▶ **Directive**:
Report every line in the listing below that contains the word "this".

▶ **Task data**:
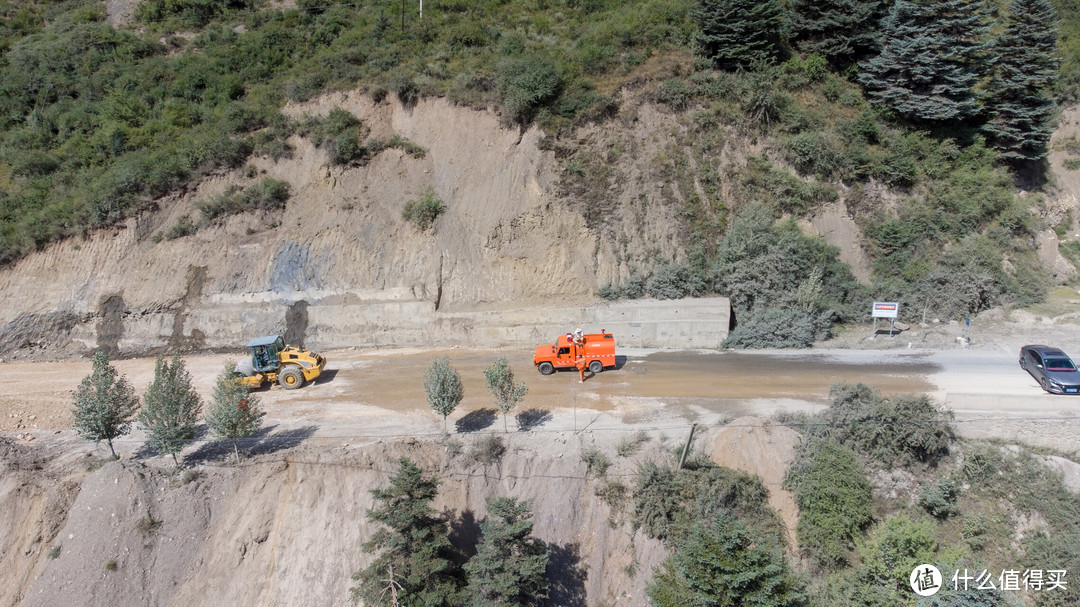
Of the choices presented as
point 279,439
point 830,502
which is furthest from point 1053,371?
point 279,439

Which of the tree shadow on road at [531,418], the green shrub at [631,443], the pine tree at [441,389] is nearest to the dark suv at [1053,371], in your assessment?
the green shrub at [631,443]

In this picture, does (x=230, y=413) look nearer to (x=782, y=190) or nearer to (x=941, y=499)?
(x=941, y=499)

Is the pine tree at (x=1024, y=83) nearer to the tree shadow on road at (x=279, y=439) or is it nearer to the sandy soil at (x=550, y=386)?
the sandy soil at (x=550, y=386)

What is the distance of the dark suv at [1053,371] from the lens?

...

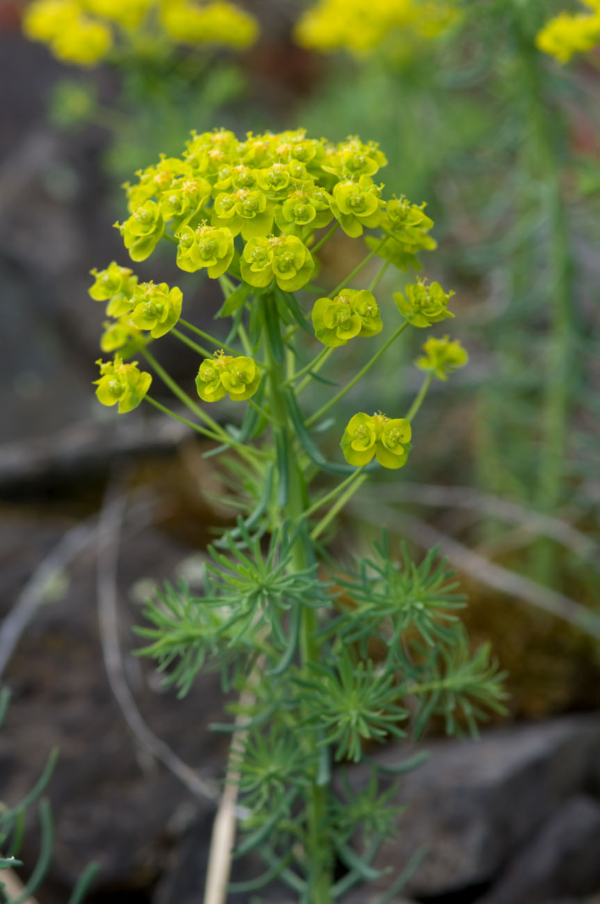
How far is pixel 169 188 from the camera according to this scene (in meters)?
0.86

...

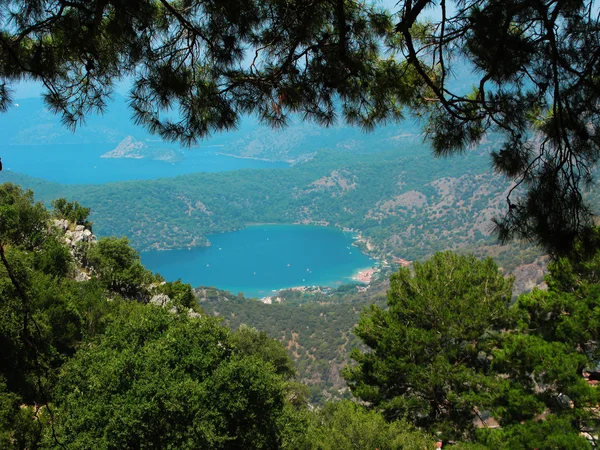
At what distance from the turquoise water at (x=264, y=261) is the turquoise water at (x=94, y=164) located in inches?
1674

▶ **The result**:
In this picture, does (x=230, y=413) look nearer to (x=782, y=190) or nearer to (x=941, y=499)?
How far is pixel 169 188 from the camera according to this scene (in meters)?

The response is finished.